Erin Northington became the head of the engagement department at the Block Museum in 2020. Among other responsibilities, she helps orchestrate public programming and campus and community initiatives.

Cassandra Ratkevich, Reporter

Erin Northington did not spend much time in art museums growing up — she originally thought she would become a doctor.

Now, she’s the head of the engagement department at the Block Museum of Art.

It was only after enrolling in an introductory art history course at the University of California, Berkeley, to fill a degree requirement that Northington became interested in the study of art history and museums.

“I was flipping through this huge art history textbook, and I opened it up randomly to a work of art by the Italian artist Giotto of the lamentation of Christ,” she said. “It was the most beautiful thing I had ever seen.”

Her class never covered the artwork, so she enrolled in the next one –– specifically focused on medieval art –– and got hooked. 

Northington joined Block in 2020 as the Susan and Stephen Wilson associate director of campus and community education and engagement. Previously, she spent nearly a decade at Harvard Art Museums leading co-curricular student engagement initiatives and projects across Harvard University’s campus. She holds a bachelor’s degree in art history and English from UC Berkeley.

“There was a real opportunity when Erin arrived to think about what our priorities were and what our goals were, (and) to define who we were as an Engagement Department and what we were doing,” said América Salomón, manager of public programs at Block.

Northington now works with Salomón and Engagement Coordinator Isabella Ko to orchestrate public programming as well as campus and community partnerships. She also oversees the Block Student Associates, a group of students who lead tours, facilitate public conversations and act as student advisers to museum staff.

As a college student, Northington wanted to learn more about professional pathways in museums but received rejection letters from every curatorial internship she applied to. She turned to her love of literature and medieval art for guidance. 

 “I got curious about how art and visual culture helps people have a religious experience and form communities,” Northington said.

ITEMS ::
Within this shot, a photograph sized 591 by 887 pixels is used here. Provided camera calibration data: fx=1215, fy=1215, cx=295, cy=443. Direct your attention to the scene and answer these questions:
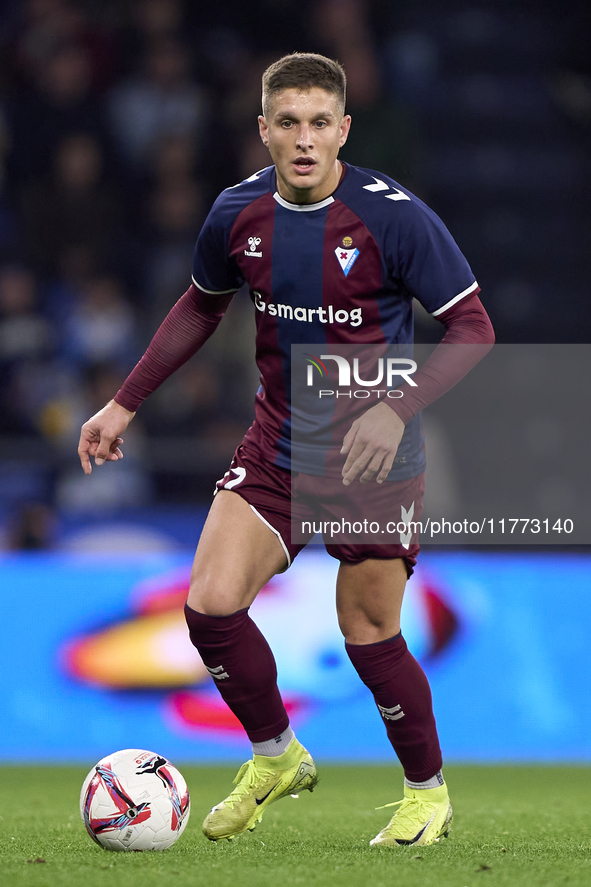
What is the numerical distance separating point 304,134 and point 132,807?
198 centimetres

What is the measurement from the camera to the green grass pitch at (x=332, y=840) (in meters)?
2.88

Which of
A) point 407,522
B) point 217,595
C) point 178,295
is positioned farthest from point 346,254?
point 178,295

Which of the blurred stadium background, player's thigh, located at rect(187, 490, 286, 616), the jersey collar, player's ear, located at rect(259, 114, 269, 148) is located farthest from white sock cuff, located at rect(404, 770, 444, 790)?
the blurred stadium background

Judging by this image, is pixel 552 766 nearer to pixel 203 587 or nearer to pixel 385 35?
pixel 203 587

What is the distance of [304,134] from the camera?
3486 millimetres

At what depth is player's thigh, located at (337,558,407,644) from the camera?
144 inches

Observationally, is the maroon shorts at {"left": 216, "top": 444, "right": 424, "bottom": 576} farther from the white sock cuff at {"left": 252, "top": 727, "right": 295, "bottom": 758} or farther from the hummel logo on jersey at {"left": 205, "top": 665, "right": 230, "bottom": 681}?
the white sock cuff at {"left": 252, "top": 727, "right": 295, "bottom": 758}

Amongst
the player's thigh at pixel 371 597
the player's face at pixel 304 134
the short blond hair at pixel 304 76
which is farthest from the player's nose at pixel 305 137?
the player's thigh at pixel 371 597

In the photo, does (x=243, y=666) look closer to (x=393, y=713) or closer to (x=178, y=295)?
(x=393, y=713)

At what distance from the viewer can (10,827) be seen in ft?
13.3

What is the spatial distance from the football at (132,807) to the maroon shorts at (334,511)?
0.76 meters

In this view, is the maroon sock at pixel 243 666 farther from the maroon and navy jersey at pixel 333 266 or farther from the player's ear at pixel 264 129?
the player's ear at pixel 264 129

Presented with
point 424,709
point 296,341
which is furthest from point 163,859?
point 296,341

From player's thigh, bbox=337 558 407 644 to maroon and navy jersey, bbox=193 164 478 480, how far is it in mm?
284
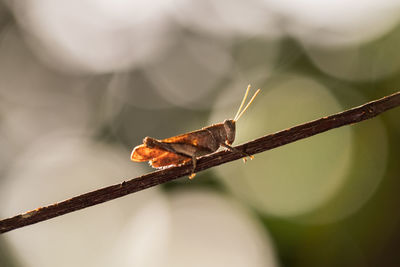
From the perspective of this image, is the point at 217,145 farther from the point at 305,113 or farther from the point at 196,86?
the point at 196,86

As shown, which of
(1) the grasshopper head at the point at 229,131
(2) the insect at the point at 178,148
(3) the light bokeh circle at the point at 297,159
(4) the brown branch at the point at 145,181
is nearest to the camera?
(4) the brown branch at the point at 145,181

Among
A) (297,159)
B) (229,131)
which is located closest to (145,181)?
(229,131)

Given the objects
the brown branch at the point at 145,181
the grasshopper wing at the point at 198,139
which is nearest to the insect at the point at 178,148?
the grasshopper wing at the point at 198,139

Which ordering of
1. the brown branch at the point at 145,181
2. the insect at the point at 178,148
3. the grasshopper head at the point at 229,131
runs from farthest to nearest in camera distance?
the grasshopper head at the point at 229,131 → the insect at the point at 178,148 → the brown branch at the point at 145,181

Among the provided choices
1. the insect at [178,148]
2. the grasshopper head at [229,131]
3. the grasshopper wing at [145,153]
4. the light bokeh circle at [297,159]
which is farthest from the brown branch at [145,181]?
the light bokeh circle at [297,159]

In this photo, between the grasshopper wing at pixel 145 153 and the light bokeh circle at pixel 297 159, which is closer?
the grasshopper wing at pixel 145 153

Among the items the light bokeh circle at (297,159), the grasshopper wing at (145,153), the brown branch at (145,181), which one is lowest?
the brown branch at (145,181)

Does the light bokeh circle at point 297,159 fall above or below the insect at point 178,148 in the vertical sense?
above

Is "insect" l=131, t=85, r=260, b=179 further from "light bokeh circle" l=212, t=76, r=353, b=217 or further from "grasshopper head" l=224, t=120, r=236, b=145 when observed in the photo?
"light bokeh circle" l=212, t=76, r=353, b=217

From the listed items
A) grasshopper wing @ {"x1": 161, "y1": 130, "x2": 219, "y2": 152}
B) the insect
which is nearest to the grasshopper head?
the insect

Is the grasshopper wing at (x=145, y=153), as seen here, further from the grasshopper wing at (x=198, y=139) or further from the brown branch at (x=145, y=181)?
the brown branch at (x=145, y=181)

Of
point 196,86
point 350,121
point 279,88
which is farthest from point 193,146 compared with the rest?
point 196,86

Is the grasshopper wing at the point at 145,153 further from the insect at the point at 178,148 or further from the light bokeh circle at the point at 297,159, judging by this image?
the light bokeh circle at the point at 297,159
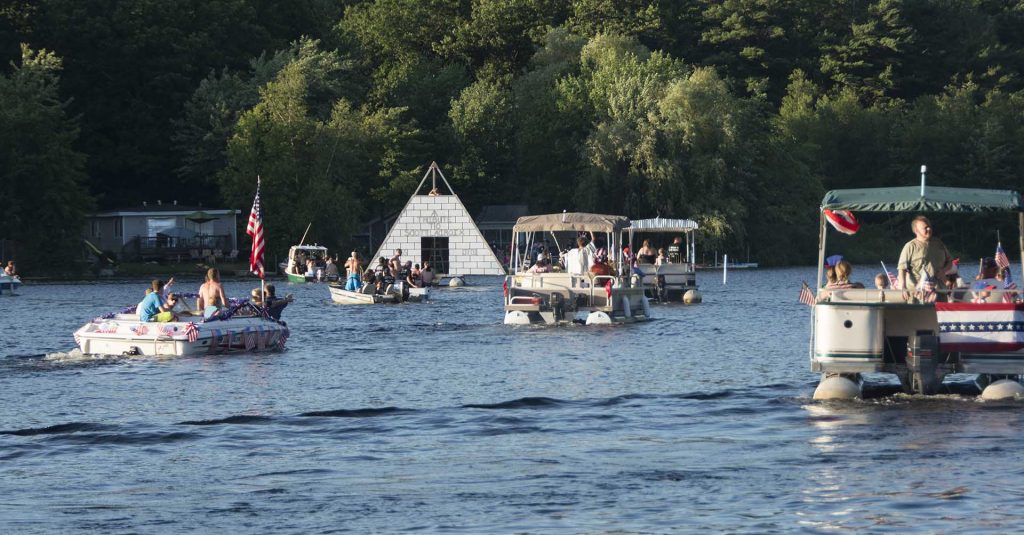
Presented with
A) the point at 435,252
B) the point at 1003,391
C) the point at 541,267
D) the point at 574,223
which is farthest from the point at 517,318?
the point at 435,252

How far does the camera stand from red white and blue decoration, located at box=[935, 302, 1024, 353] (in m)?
22.2

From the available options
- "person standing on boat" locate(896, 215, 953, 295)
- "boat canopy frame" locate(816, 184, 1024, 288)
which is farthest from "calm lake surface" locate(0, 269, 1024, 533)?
"boat canopy frame" locate(816, 184, 1024, 288)

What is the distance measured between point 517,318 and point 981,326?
21443mm

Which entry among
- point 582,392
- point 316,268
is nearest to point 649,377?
point 582,392

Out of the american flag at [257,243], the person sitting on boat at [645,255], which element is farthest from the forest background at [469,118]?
the american flag at [257,243]

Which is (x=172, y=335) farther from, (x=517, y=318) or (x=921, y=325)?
(x=921, y=325)

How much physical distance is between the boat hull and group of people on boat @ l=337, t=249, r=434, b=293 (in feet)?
76.5

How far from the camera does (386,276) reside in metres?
58.4

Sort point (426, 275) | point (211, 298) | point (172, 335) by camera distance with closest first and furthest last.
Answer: point (172, 335) < point (211, 298) < point (426, 275)

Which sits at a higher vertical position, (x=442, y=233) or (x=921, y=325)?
(x=442, y=233)

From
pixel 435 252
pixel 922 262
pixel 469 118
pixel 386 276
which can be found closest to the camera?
pixel 922 262

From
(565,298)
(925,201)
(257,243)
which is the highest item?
(925,201)

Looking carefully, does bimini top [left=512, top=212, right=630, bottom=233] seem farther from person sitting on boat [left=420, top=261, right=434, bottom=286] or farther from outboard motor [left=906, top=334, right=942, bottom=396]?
outboard motor [left=906, top=334, right=942, bottom=396]

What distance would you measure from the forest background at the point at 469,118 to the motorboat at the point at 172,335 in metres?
50.1
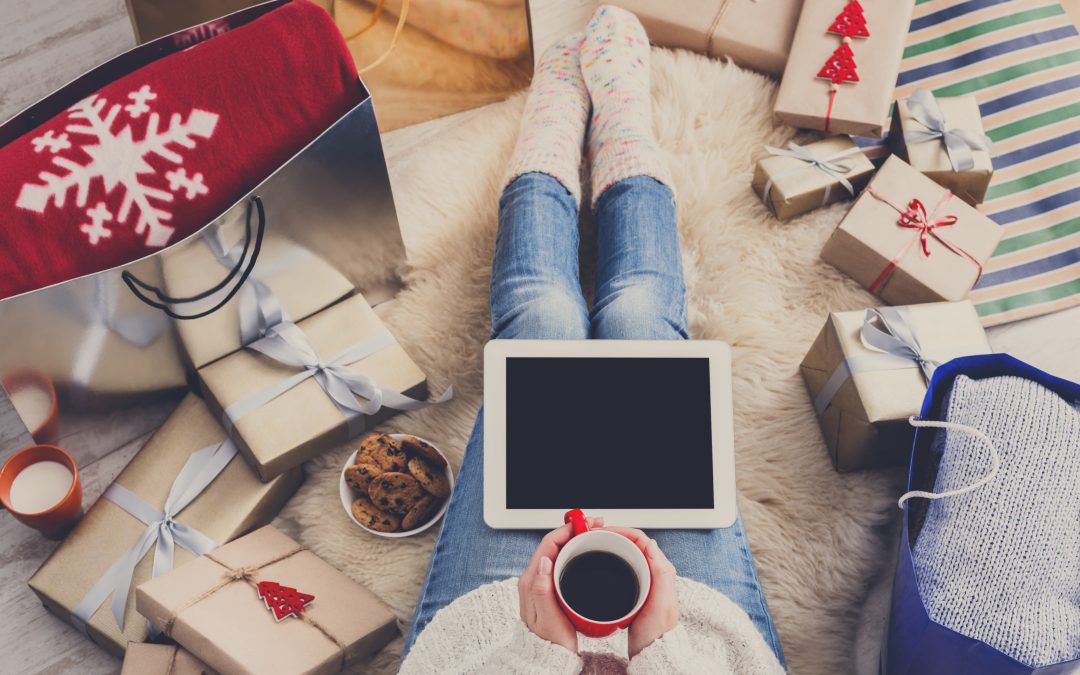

REQUIRED WORK ::
a: In the profile of Erin Northington, what did she originally think she would become?
b: Continue the profile of Erin Northington from its last sentence.

THE REPLIES ::
a: A doctor.

b:
Northington enrolled in Harvard Divinity School and received a master’s degree in theological studies, religion, art and visual culture. In 2011, she began working in the Division of Academic and Public Programs at Harvard Art Museums — a museum which rejected her undergraduate curatorial internship application years earlier.

In June 2020, Northington moved to Evanston to begin at Block. 

“(Northington) is a great educator, generous and empathetic,” Salomón said. “That carries over into the work with the student associates and how much they admire her and have flourished under her guidance and mentorship.”  

Northington has expanded the roles and responsibilities of student associates since her arrival at Block. The current cohort of 21 associates is the largest the museum has ever had.

These expanded roles include student associate-led art talks, where associates lead a group of museumgoers around the current exhibit, explaining artworks and facilitating conversations.

Highland Park, Illinois, residents Carol Willis (Weinberg ’68) and her husband Paul Willis (Feinberg ’80, ’84) come to Block, which is free to the public, at least once a month. The two have attended many student associate art talks, including one in February on the museum’s current exhibition, “The Heart’s Knowledge: Science and Empathy in the Art of Dario Robleto.” 

“Erin has done such a great job promoting (the art talks),” said Carol Willis. “When we began coming, there were only about five to six attendees.” 

At “The Heart’s Knowledge,” the Willises were part of a group of 20 attendees. Student associates will conduct another art talk on the collection April 29.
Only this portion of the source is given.